- **SUPPLIED PASSAGE**
╔══
For all their expressions of outrage, moreover, the Indonesians have long known that the Americans and Australians eavesdrop on their country. Indeed, the Australian embassy in Jakarta was the location of the first global station of the Australian Secret Intelligence Service six decades ago, and our spooks have since made Indonesia a top priority. Not that spying is a one-way street. General Hendropriyono, one of Indonesia’s own former intelligence chiefs, boasted on Australian TV in 2004 about how Indonesia regularly bugs Australian politicians, and expects the same in reverse.
In fairness to the Indonesians, the latest revelations do play into their sense of nationalism, which reflects an atavistic resentment against western interference. Seasoned Australian diplomats and political figures have recognised that among people who have had to fight for their independence, anti-colonialism is an emotion deeply and sincerely felt — something which touches their hearts more than minds. Not much has changed since those heady days of decolonisation in the 1940s.
╚══
- **PROBLEMS TO SOLVE**
a) Answer these questions using the passage on Indonesian and Australian spying:
(i) Where was the Australian Secret Intelligence Service's first global station located?
(ii) In what year did General Hendropriyono speak on Australian TV about Indonesia bugging Australian politicians?
(iii) To what decade does the passage date the days of decolonization?
b) Reproduce the part of the passage on Indonesian and Australian spying starting with "In fairness to" and going on through "in the 1940s.".

- **MATERIAL**
╔══
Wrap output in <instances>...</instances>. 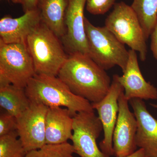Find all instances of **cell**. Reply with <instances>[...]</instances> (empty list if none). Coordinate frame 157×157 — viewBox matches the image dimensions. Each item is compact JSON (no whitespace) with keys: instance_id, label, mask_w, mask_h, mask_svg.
╚══
- **ANSWERS FOR THE EXERCISE**
a)
(i) The Australian embassy in Jakarta.
(ii) 2004.
(iii) The 1940s.

b)
In fairness to the Indonesians, the latest revelations do play into their sense of nationalism, which reflects an atavistic resentment against western interference. Seasoned Australian diplomats and political figures have recognised that among people who have had to fight for their independence, anti-colonialism is an emotion deeply and sincerely felt — something which touches their hearts more than minds. Not much has changed since those heady days of decolonisation in the 1940s.